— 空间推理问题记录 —
————

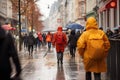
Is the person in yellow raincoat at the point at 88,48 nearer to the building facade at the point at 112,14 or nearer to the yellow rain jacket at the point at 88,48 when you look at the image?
Answer: the yellow rain jacket at the point at 88,48

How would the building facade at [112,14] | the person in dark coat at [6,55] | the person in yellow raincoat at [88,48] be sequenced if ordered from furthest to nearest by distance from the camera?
1. the building facade at [112,14]
2. the person in yellow raincoat at [88,48]
3. the person in dark coat at [6,55]

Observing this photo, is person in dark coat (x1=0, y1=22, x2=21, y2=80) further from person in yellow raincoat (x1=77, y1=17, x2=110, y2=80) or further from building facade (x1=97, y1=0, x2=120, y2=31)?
building facade (x1=97, y1=0, x2=120, y2=31)

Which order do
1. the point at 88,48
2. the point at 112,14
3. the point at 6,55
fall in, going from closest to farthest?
the point at 6,55 → the point at 88,48 → the point at 112,14

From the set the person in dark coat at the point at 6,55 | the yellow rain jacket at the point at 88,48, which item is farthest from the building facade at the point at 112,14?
the person in dark coat at the point at 6,55

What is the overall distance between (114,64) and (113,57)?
35cm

————

— 任务目标 —
更新以上全部各行：把“camera”改为“observer”，其余文字一律不变。答案中不要列出图片。

— 本题作答 —
Is the person in yellow raincoat at the point at 88,48 nearer to the building facade at the point at 112,14 or nearer to the yellow rain jacket at the point at 88,48 when you look at the image?
Answer: the yellow rain jacket at the point at 88,48

How would the building facade at [112,14] | the person in dark coat at [6,55] | the person in yellow raincoat at [88,48] be sequenced if ordered from furthest to nearest by distance from the observer?
1. the building facade at [112,14]
2. the person in yellow raincoat at [88,48]
3. the person in dark coat at [6,55]

Observing this photo, is person in dark coat (x1=0, y1=22, x2=21, y2=80) further from person in yellow raincoat (x1=77, y1=17, x2=110, y2=80) or further from building facade (x1=97, y1=0, x2=120, y2=31)?
building facade (x1=97, y1=0, x2=120, y2=31)

Which order do
1. the point at 88,48
2. the point at 112,14
3. the point at 6,55
fall in, going from closest to farthest?
the point at 6,55 → the point at 88,48 → the point at 112,14

From the set the person in dark coat at the point at 6,55 | the yellow rain jacket at the point at 88,48, which item is farthest from the building facade at the point at 112,14?
the person in dark coat at the point at 6,55

What is the overall distance between (114,64) and (113,57)?
35cm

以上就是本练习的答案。